Las Vegas.- El estadounidense Terence Crawford escribió su nombre en la historia del boxeo mundial al convertirse en el primer peleador masculino en conquistar tres títulos unificados de división, tras derrotar por decisión unánime al mexicano Canelo Álvarez en un combate que mantuvo en vilo a más de 70,482 espectadores, cifra récord de asistencia.
La esperada pelea, celebrada en un ambiente cargado de tensión y expectativa, confirmó la superioridad técnica de Crawford, quien supo controlar el ritmo del combate y aprovechar cada espacio para neutralizar la ofensiva del púgil mexicano. Los jueces otorgaron tarjetas amplias a favor del estadounidense, que cerró la noche con una de las victorias más significativas de su carrera.
Con este triunfo, Crawford se consolida como uno de los mejores libra por libra de la actualidad, no solo por sumar un nuevo campeonato a su palmarés, sino por haber hecho lo que ningún otro boxeador masculino había conseguido: unificar títulos en tres diferentes divisiones. Este logro lo coloca en un lugar privilegiado dentro de la historia del deporte.
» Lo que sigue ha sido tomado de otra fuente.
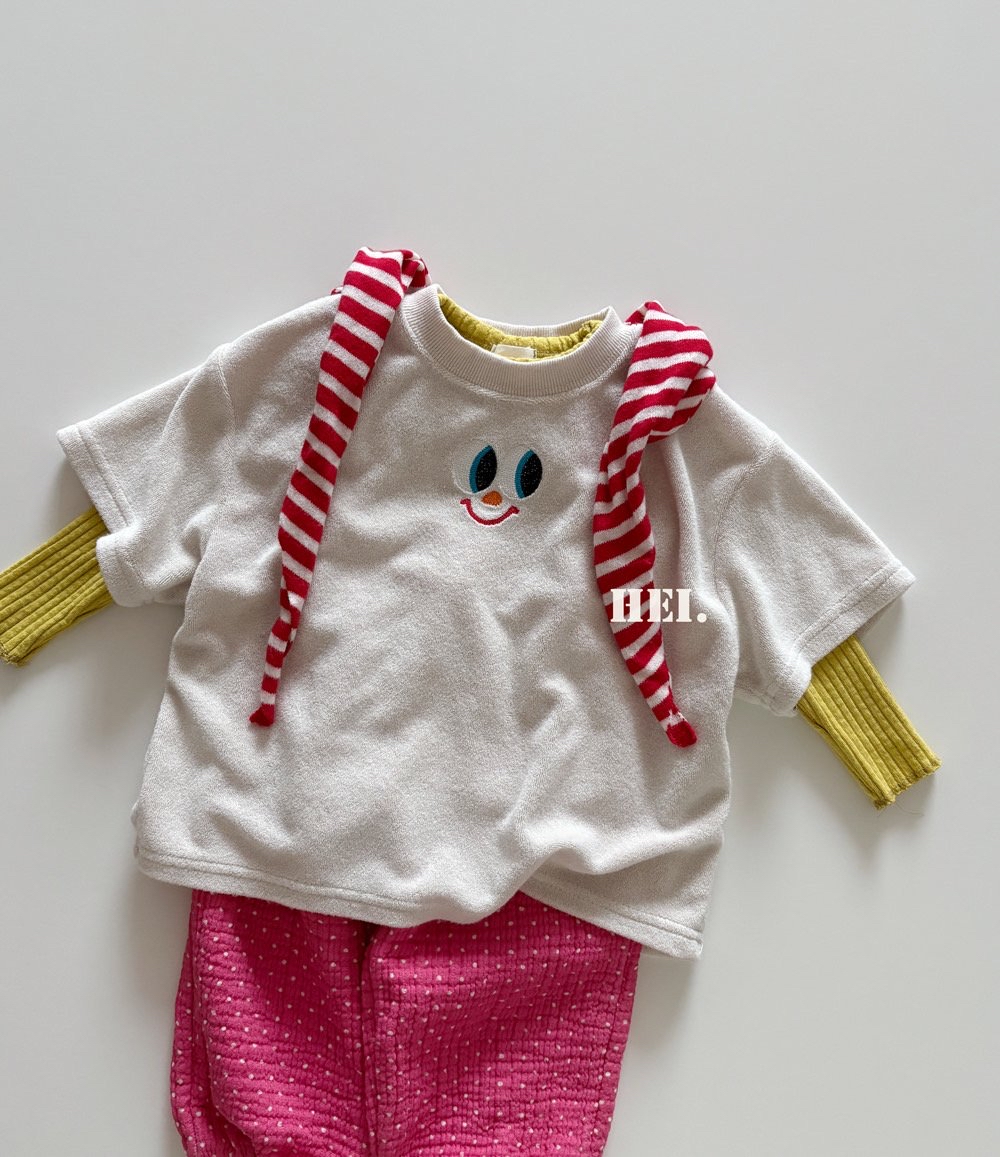 Hei | Peek-a-Boo T-Shirt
El resultado marca también un duro revés para Canelo Álvarez, quien llegaba al combate con la intención de defender su supremacía en la categoría de peso súper mediano. Pese a mostrar momentos de resistencia y su característico poder de golpeo, no logró descifrar la estrategia de Crawford ni conectar con la contundencia suficiente para inclinar las tarjetas a su favor.
La pelea atrajo la atención de fanáticos de todo el mundo, convirtiéndose en uno de los eventos más mediáticos de los últimos años. La combinación de figuras de gran peso, récord de asistencia y un desenlace histórico aseguraron que la velada quedara registrada como un acontecimiento sin precedentes en el boxeo moderno.
Tras la victoria, Crawford reiteró que su objetivo siempre ha sido trascender en el deporte y demostrar que la disciplina y el talento pueden abrir las puertas a logros nunca antes alcanzados. Su nombre ya queda inscrito entre las leyendas del cuadrilátero, con un récord histórico que redefine los estándares de grandeza en el boxeo.